46. Employees of Defendant Kim/CAPS, including Defendant Hubert, did not remain present
in the operating room for the first fifteen minutes that Ms. Nguyen was under general anesthesia.
47. Defendant Kim was not present in the operating room for the first fifteen minutes that Ms.
Nguyen was under general anesthesia.
48. After the start of anesthesia, Ms. Nguyen was left unobserved in the operating room.
49. Defendant Meeker failed to properly observe and monitor Ms. Nguyen while she was under
general anesthesia.
50. Employees of Defendant Kim/CAPS also failed to properly observe and monitor Ms.
Nguyen while she was under general anesthesia.
51. Defendant Kim failed to properly observe and monitor Ms. Nguyen while she was under
general anesthesia.
52. At approximately 2:15 p.m., fifteen minutes after the start of anesthesia, employees of
Defendant Kim/CAPS re-entered the operating room.
53. At approximately 2:15 p.m., employees of Defendant Kim/CAPS discovered that Ms.
Nguyen’s lips and face were blue and that cyanosis was quickly spreading to her upper extremities
and torso.
54. Upon discovering Plaintiff in a cyanotic state, Defendant Meeker and employees of
Defendant Kim/CAPS began vital sign monitoring and discovered that Ms. Nguyen was
bradycardiac and was in asystole/cardiac arrest.
55. Defendant Meeker and employees of Defendant Kim/CAPS, including Defendant Hubert,
did not immediately attempt to resuscitate Ms. Nguyen.
56. Defendant Kim entered the operating room and began cardiopulmonary resuscitation with
chest compressions.

----------

There were no alarms because the monitors were never on / never placed.
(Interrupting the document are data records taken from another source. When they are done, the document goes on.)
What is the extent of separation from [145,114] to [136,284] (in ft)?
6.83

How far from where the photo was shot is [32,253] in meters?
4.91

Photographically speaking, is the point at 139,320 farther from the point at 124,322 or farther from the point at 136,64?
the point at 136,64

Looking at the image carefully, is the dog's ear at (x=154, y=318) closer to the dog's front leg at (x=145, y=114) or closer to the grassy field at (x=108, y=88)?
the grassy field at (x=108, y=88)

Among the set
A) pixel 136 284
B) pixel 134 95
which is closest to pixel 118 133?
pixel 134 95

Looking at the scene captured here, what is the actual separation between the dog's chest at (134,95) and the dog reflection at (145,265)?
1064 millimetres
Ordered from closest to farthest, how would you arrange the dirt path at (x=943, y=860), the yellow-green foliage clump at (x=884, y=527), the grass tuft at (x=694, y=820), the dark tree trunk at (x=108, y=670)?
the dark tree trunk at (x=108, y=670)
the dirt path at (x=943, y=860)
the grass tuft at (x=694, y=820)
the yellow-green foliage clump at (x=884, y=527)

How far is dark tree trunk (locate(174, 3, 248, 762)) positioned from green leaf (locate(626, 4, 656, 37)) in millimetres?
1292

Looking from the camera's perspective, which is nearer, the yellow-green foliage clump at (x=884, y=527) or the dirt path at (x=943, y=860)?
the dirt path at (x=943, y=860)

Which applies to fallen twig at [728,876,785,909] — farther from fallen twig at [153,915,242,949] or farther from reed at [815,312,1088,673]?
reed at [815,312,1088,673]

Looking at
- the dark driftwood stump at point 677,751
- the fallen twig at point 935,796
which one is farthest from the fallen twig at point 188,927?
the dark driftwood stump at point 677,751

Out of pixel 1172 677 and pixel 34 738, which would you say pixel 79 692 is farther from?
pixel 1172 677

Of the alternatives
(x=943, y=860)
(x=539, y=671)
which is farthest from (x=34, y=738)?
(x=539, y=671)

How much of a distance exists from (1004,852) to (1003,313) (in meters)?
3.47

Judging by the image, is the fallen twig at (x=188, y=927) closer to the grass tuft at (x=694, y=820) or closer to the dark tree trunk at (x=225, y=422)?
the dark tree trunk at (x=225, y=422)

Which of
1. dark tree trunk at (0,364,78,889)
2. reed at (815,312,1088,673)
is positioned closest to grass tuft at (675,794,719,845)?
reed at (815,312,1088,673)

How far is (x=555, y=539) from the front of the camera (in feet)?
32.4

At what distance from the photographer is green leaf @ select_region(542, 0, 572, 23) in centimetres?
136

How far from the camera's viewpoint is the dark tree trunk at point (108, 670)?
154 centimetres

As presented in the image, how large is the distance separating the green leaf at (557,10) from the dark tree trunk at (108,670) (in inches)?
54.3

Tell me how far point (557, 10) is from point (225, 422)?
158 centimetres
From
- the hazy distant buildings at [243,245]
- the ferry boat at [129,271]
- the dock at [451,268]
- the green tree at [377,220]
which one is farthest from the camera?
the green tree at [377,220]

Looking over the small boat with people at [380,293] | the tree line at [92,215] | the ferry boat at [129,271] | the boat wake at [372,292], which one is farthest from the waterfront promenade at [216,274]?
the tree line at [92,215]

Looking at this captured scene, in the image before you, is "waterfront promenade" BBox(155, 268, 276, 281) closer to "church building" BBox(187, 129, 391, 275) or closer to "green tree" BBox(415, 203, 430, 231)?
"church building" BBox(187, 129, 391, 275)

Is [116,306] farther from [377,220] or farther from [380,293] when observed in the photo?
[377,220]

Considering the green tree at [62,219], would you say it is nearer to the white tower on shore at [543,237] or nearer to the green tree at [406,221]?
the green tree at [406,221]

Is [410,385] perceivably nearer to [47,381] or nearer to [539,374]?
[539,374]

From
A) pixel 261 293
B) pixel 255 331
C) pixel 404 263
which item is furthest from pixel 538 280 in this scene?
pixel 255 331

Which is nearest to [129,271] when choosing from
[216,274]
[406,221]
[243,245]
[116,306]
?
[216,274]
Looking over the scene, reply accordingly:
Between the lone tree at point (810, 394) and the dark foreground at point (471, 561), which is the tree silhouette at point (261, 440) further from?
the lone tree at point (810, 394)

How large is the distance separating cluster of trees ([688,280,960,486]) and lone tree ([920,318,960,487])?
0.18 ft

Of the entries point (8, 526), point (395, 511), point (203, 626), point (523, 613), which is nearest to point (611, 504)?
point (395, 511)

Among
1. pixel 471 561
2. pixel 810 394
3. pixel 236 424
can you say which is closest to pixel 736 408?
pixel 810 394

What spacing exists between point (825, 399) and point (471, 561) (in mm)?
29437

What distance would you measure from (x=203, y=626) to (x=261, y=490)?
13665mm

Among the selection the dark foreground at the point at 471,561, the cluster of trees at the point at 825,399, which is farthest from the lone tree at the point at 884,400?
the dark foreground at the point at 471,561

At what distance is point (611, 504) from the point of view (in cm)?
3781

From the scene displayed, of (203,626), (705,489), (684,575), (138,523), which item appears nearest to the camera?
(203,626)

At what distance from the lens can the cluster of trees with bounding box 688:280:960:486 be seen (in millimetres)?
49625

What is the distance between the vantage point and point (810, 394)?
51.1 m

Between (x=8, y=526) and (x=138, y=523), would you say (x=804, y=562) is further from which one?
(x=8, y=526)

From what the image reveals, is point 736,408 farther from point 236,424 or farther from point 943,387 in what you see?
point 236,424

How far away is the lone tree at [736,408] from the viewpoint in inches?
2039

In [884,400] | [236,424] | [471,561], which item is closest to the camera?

54. Upon discovering Plaintiff in a cyanotic state, Defendant Meeker and employees of
Defendant Kim/CAPS began vital sign monitoring and discovered that Ms. Nguyen was bradycardiac and was in asystole/cardiac arrest.


"She's young and healthy, she'll be fine."
Typically once you deliver Oxygen to a Hypoxic cardiac arrest, the situation miraculously improves.. THis story is sooo bizarre. Does not add up. IT's possible Meeker wasnt even there and they are scapegoating him. Even the most incompetent person could prevent something like this. Unless this guy's practice was soooo substandard that this would eventually happen.